Milk = \( \frac{15}{19} \times 95 = 75 \, \text{L} \)
Water = \( \frac{4}{19} \times 95 = 20 \, \text{L} \)

Step 1: Let P litres of mixture be removed

Milk removed = \( \frac{15}{19} \times P = \frac{15P}{19} \)
Water removed = \( \frac{4}{19} \times P = \frac{4P}{19} \)

Remaining milk = \( 75 - \frac{15P}{19} \)
Remaining water = \( 20 - \frac{4P}{19} \)

After adding 18 L of water:
New water = \( 20 - \frac{4P}{19} + 18 = 38 - \frac{4P}{19} \)

Step 2: According to the new ratio

\( \frac{75 - \frac{15P}{19}}{38 - \frac{4P}{19}} = \frac{3}{2} \)

Step 3: Cross multiply

\( 2 \left( 75 - \frac{15P}{19} \right) = 3 \left( 38 - \frac{4P}{19} \right) \)

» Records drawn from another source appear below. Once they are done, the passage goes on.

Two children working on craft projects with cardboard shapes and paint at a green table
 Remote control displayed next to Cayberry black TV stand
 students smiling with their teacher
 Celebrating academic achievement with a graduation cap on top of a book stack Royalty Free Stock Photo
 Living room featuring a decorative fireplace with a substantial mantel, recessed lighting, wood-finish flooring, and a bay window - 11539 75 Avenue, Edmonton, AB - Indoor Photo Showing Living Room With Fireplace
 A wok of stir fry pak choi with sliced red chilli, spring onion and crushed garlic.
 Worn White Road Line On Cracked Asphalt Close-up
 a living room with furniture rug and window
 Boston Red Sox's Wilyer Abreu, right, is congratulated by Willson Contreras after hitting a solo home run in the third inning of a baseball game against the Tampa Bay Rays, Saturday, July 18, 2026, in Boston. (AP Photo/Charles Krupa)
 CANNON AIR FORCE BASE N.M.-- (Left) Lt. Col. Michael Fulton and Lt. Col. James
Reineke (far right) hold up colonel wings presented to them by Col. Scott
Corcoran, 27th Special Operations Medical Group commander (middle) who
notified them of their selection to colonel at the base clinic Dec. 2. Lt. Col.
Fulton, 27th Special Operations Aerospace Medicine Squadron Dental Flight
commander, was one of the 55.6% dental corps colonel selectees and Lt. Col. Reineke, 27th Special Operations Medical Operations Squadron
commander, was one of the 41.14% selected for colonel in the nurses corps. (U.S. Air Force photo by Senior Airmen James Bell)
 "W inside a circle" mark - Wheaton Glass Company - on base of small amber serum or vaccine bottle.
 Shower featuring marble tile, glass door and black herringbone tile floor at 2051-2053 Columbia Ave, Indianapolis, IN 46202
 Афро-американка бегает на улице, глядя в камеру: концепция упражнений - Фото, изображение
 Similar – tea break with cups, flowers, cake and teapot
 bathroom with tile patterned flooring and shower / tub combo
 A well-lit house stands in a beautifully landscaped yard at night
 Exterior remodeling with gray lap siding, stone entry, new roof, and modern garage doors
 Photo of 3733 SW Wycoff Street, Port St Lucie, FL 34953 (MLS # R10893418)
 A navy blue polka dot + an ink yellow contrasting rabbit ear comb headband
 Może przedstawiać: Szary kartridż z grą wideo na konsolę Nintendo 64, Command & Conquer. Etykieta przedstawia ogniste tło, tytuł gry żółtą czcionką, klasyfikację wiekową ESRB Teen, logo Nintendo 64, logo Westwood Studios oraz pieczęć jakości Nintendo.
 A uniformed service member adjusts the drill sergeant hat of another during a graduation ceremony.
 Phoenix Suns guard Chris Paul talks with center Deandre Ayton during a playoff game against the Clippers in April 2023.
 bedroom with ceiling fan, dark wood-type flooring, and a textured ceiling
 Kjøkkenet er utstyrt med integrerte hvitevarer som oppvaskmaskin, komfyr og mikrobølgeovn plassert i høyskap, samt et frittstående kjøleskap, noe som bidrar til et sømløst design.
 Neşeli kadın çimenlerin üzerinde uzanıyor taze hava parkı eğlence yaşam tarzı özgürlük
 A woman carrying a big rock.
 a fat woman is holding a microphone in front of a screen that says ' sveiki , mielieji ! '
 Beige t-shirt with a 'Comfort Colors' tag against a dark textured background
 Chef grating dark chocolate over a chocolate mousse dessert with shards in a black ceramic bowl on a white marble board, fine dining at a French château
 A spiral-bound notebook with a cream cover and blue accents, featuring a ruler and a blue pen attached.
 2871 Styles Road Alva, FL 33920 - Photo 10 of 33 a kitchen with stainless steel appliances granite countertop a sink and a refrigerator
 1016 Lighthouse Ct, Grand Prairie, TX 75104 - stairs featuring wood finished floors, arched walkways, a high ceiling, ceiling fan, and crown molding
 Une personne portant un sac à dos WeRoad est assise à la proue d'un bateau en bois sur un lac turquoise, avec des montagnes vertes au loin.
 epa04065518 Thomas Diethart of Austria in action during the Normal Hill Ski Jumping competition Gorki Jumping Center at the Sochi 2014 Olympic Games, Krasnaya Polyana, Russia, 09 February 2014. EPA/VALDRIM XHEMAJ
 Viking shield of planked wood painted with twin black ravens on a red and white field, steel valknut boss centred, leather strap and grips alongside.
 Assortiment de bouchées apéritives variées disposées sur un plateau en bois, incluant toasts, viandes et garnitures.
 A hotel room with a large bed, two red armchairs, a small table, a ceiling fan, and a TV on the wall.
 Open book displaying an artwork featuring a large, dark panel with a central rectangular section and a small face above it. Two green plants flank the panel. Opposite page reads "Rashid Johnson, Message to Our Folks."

\( 150 - \frac{30P}{19} = 114 - \frac{12P}{19} \)

\( 36 = \frac{18P}{19} \)

\( P = \frac{36 \times 19}{18} = \boxed{38} \)

✅ Final Answer: P = 38 litres

Milk-Water Mixture Problem

Given: 30 litres mixture contains 10% water ⇒ Water = 3 litres, Milk = 27 litres

Let x litres of milk be added. Total mixture becomes (30 + x) litres. Water remains 3 litres.

We want water to be 2% of the new mixture:

$\frac{3}{30+x}=\frac{2}{100}$

Solve:

3 / (30 + x) = 2 / 100

⇒ 3 × 100 = 2 × (30 + x)

⇒ 300 = 60 + 2x

⇒ 2x = 240 ⇒ x = 120

✅ Final Answer: 120 litres of milk should be added.